Unioni civili che dividono. Matteo Renzi incassa la fiducia con 369 voti, 193 contrari e due astensioni. Lo fa in un momento in cui gli italiani non hanno più fiducia in lui.

E il ddl Cirinnà altro non farà che spaccare in due il parlamento e il Paese. Si è fatta sentire anche la Cei, con monsignor Nunzio Galantino che ieri ha parlato di “una sconfitta per tutti”. Preoccupazioni che il governo non intende stare ad ascoltare. E il premier si fa schermo con la retorica: “Le leggi sono fatte per le persone, non per le ideologie. Per chi ama, non per chi proclama. Scriviamo un’altra pagina importante dell’Italia che vogliamo”.

“Renzi va fermato e a ottobre bisogna dire no al referendum costituzionale”. È il duro attacco lanciato dalle colonne di Repubblica da Massimo Gandolfini, portavoce del comitato “Difendiamo i nostri figli” che organizza il Family day.

In particolare il neurochirurgo si scaglia contro il ddl Cirinnà sulle unioni civili che definisce “una legge anticostituzionale”, con un “iter profondamente offensivo dei regolamenti e della Costituzione”. Un percorso in Parlamento che Gandolfini definisce “un vero atto di inciviltà democratica e arroganza politica”.

E quindi, sostiene, è necessario lanciare un messaggio al presidente del Consiglio in occasione del referendum di ottobre. In parlamento il fronte delle opposizioni si è compattato contro la fiducia. Per il presidente dei deputati azzurri Renato Brunetta la stroncatura di Galantino è “un giudizio morale della Cei bergogliana su Renzi”. Il “no” al governo è trasversale. Non si oppongono soltanto i cattolici.

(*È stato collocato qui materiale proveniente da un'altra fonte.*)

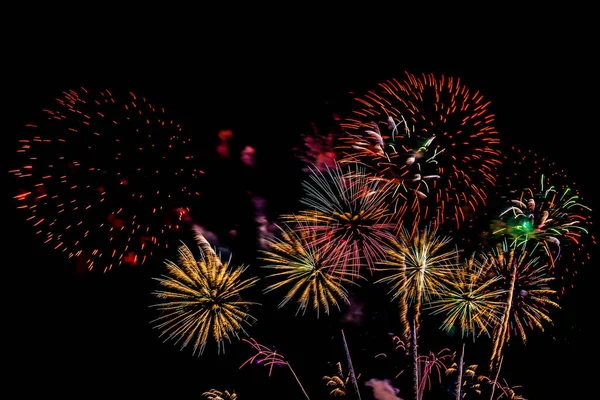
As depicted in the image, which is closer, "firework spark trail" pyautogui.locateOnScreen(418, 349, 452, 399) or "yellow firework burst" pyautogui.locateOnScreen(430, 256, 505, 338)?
"yellow firework burst" pyautogui.locateOnScreen(430, 256, 505, 338)

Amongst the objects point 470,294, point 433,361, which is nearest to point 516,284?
point 470,294

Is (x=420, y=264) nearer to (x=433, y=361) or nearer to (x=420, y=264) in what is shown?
(x=420, y=264)

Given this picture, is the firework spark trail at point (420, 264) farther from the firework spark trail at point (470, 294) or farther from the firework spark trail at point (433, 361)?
the firework spark trail at point (433, 361)

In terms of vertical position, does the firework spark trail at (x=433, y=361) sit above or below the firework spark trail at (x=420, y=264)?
below

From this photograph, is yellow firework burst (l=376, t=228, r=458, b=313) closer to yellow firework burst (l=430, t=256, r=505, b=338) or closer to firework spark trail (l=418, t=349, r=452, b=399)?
yellow firework burst (l=430, t=256, r=505, b=338)

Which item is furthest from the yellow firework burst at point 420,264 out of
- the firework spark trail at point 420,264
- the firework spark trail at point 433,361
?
the firework spark trail at point 433,361

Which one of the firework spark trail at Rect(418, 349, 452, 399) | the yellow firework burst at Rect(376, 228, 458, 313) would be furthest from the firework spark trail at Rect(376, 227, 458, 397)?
the firework spark trail at Rect(418, 349, 452, 399)

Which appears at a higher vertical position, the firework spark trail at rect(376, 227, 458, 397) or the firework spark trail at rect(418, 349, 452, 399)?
the firework spark trail at rect(376, 227, 458, 397)

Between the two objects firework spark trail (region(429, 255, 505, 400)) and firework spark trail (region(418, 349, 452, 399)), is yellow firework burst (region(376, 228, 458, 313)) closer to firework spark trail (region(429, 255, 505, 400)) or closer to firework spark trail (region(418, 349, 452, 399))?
firework spark trail (region(429, 255, 505, 400))

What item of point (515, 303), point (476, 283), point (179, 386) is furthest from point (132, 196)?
point (179, 386)

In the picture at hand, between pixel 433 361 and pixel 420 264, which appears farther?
pixel 433 361

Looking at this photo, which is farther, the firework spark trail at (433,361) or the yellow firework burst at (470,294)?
the firework spark trail at (433,361)
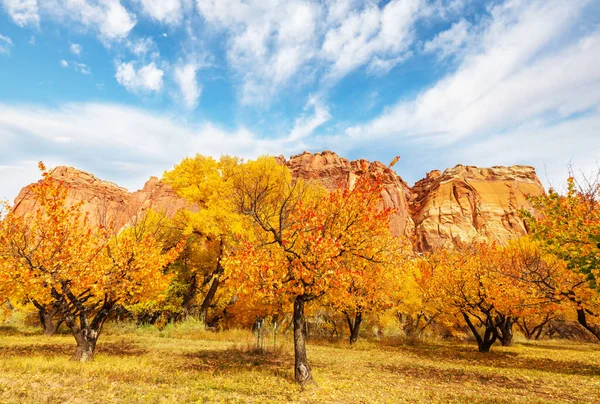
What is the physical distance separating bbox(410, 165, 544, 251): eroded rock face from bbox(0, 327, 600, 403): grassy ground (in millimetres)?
91806

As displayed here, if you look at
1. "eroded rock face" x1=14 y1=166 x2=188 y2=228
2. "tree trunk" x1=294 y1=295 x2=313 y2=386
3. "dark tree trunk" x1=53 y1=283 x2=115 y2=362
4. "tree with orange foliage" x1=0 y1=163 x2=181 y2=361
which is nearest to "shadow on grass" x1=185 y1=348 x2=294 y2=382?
"tree trunk" x1=294 y1=295 x2=313 y2=386

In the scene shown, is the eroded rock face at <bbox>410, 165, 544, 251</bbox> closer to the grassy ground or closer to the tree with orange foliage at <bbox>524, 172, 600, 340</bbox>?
the grassy ground

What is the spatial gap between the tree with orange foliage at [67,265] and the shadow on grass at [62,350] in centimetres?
272

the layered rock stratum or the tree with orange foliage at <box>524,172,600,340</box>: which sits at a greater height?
the layered rock stratum

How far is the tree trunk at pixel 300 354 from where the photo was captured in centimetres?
1187

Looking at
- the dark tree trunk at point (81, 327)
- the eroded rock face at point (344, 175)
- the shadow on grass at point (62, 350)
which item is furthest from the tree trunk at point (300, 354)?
the eroded rock face at point (344, 175)

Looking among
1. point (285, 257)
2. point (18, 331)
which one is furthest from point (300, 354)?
point (18, 331)

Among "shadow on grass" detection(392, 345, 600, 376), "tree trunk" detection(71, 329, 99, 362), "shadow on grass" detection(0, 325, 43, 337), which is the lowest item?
"shadow on grass" detection(0, 325, 43, 337)

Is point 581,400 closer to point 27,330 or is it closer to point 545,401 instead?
point 545,401

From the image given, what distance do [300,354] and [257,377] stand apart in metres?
2.11

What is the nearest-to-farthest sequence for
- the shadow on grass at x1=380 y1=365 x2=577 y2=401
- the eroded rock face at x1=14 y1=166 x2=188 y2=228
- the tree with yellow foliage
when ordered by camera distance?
the shadow on grass at x1=380 y1=365 x2=577 y2=401 → the tree with yellow foliage → the eroded rock face at x1=14 y1=166 x2=188 y2=228

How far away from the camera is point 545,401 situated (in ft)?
35.4

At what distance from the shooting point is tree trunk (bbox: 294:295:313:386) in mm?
11867

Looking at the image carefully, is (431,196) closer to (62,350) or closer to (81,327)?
(62,350)
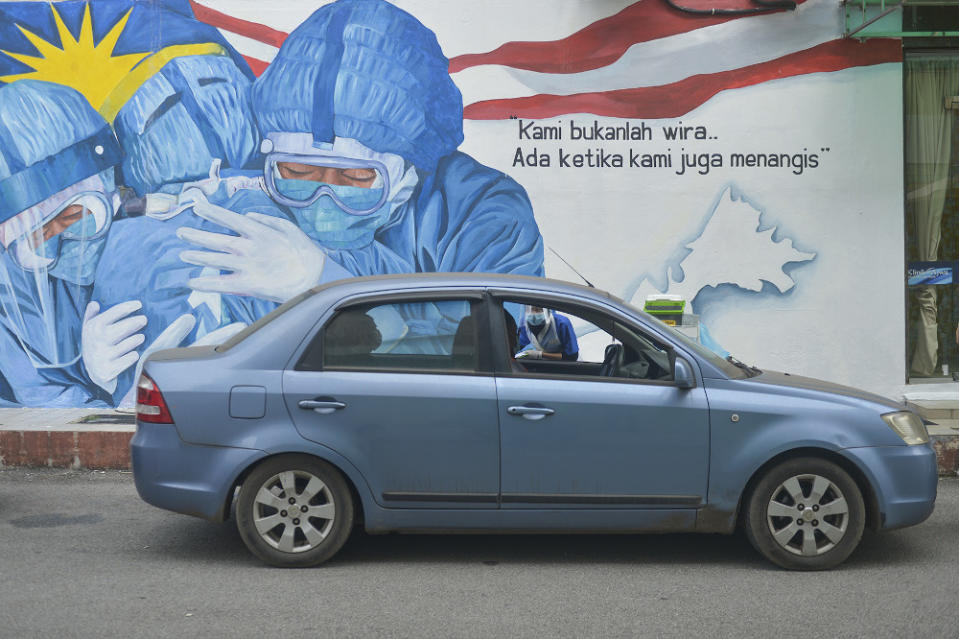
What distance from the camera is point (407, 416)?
18.0ft

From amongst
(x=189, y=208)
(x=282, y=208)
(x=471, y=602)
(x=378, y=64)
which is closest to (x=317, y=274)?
(x=282, y=208)

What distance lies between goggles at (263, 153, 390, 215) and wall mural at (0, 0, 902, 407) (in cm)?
2

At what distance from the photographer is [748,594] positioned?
17.1 feet

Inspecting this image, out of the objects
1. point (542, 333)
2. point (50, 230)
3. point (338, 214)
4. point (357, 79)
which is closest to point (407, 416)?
point (542, 333)

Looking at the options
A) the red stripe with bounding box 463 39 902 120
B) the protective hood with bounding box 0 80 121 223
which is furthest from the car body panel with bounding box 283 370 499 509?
the protective hood with bounding box 0 80 121 223

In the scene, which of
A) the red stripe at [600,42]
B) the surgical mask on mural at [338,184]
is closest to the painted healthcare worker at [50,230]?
the surgical mask on mural at [338,184]

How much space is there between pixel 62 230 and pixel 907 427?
8124mm

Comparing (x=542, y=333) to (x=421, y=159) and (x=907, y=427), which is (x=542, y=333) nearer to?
(x=907, y=427)

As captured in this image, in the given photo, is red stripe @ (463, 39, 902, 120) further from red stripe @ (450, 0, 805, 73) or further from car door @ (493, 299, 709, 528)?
car door @ (493, 299, 709, 528)

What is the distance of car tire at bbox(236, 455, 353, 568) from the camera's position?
550 cm

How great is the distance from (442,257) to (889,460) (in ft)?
18.6

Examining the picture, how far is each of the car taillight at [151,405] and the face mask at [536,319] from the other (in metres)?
2.84

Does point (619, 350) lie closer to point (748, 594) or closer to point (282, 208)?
point (748, 594)

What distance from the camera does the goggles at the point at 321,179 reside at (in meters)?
10.4
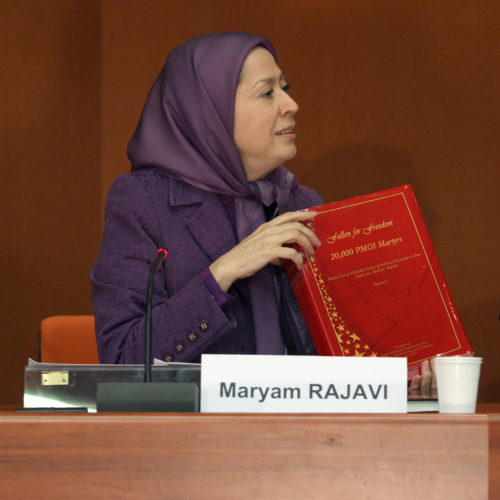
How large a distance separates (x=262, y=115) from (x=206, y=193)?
0.24m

Le preoccupazioni degli italiani, e in particolar modo del mondo cattolico, non vengono prese in considerazione dal governo. “Ho grande rispetto per la Cei – taglia corto il Guardasigilli Andrea Orlando – ma ritengo che questa scelta è necessaria e forse anche un po’ tardiva, rispetto non solo a ciò che si è sviluppato nella società e ai diritti che attendono riconoscimento”.